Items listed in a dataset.
** start **

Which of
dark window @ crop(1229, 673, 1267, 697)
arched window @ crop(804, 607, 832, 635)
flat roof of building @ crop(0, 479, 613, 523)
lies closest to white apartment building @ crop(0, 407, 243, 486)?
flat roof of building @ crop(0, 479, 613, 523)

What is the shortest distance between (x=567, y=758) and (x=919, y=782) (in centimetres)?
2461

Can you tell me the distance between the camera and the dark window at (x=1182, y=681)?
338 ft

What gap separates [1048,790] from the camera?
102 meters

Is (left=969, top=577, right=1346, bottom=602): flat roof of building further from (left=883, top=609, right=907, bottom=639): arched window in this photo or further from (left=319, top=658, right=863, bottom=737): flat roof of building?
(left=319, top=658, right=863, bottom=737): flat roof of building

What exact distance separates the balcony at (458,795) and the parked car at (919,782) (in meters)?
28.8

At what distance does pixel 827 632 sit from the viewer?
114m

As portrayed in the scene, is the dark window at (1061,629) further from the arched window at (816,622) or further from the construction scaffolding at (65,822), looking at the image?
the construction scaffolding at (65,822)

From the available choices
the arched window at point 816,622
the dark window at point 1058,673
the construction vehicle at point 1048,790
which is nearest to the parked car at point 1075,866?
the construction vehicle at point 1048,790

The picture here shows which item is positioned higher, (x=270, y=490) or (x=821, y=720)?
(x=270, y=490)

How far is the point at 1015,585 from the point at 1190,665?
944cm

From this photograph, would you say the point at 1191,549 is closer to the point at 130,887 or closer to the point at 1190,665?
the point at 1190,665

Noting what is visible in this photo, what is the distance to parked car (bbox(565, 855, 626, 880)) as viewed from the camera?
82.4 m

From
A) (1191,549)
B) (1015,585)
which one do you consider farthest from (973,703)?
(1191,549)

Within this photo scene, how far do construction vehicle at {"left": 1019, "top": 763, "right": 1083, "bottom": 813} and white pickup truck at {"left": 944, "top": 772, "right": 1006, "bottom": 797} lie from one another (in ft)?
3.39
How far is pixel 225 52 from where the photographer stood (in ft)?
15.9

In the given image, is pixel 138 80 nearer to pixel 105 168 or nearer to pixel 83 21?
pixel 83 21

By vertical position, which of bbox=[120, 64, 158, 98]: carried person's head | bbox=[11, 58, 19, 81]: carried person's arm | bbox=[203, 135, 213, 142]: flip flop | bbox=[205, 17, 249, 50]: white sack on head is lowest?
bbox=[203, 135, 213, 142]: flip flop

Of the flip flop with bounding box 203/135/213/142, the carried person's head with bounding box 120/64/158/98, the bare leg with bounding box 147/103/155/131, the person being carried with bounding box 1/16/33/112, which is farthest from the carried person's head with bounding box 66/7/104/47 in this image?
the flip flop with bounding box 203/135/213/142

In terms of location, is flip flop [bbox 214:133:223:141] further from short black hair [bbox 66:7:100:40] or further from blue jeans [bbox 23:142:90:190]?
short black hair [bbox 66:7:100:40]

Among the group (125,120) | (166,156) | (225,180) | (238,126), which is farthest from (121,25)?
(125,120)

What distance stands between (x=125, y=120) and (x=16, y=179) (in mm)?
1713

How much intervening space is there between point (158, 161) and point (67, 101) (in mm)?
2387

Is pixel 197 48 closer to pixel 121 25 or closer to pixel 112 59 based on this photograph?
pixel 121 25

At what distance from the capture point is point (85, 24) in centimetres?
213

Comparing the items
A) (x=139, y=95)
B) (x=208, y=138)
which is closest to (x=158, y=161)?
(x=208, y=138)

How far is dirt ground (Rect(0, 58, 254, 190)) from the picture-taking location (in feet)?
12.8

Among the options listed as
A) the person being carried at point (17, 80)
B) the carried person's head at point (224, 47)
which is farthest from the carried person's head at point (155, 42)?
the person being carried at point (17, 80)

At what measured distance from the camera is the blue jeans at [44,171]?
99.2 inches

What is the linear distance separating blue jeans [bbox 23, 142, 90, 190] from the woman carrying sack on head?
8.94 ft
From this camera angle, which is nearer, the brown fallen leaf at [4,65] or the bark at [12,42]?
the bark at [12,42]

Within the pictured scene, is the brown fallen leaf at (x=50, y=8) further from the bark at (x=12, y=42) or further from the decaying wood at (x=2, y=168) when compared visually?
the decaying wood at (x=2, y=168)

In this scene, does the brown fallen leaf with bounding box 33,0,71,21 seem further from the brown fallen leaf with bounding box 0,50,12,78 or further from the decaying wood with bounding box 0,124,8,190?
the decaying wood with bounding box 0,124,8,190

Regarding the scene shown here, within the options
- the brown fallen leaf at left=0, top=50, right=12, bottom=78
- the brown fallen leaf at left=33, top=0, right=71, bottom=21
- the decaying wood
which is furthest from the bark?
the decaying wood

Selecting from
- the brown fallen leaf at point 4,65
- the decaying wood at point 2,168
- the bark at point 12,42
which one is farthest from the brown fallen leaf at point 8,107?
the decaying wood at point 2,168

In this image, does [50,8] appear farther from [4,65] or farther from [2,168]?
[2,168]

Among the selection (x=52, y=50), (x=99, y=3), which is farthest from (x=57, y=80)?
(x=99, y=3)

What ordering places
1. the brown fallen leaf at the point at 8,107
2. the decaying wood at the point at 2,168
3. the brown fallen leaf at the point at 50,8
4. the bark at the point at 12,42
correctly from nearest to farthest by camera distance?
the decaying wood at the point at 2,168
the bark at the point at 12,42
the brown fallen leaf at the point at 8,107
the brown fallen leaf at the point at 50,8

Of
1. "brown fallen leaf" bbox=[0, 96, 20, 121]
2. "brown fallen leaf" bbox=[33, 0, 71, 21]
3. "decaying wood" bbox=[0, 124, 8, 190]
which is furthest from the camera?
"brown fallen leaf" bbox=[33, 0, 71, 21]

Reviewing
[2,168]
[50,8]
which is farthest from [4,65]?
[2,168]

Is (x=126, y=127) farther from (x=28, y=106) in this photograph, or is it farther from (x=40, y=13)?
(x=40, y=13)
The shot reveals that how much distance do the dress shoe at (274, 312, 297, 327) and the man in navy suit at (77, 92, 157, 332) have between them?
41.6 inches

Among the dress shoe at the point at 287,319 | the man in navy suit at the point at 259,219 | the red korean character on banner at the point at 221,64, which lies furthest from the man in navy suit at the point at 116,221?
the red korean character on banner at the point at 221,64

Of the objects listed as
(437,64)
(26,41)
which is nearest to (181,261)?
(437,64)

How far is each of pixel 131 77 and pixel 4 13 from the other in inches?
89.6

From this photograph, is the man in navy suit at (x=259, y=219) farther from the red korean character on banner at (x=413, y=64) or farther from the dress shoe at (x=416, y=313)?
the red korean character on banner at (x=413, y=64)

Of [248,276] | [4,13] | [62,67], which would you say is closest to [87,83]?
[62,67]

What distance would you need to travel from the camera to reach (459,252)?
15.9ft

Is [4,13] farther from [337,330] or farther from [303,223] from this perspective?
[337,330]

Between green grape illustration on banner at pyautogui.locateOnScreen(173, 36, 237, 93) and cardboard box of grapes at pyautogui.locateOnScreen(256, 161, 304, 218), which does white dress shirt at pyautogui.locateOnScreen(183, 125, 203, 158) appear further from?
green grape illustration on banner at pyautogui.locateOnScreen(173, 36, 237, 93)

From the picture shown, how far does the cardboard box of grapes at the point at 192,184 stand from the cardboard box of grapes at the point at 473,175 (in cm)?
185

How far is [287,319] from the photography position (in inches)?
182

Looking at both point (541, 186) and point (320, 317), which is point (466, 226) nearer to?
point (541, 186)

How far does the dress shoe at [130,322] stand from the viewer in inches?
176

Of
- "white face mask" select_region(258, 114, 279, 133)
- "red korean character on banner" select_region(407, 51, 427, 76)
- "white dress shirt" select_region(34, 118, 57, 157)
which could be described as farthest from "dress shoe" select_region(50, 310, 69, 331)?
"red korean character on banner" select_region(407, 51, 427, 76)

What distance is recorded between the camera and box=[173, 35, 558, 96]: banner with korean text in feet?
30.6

** end **

Short task. Write out once more the lines above beginning at the line with "How far is [287,319]"; continue through the final line and stop there.

Worked answer.
How far is [287,319] from the photography position (in inches)?
182

Looking at both point (541, 186) and point (320, 317), which is point (466, 226) nearer to?
point (541, 186)

How far does the dress shoe at [130,322] stand from the viewer in inches?
176

Of
- "white face mask" select_region(258, 114, 279, 133)
- "red korean character on banner" select_region(407, 51, 427, 76)
- "white dress shirt" select_region(34, 118, 57, 157)
which could be described as farthest from "dress shoe" select_region(50, 310, 69, 331)?
"red korean character on banner" select_region(407, 51, 427, 76)

What distance is recorded between the camera and box=[173, 35, 558, 96]: banner with korean text in feet?
30.6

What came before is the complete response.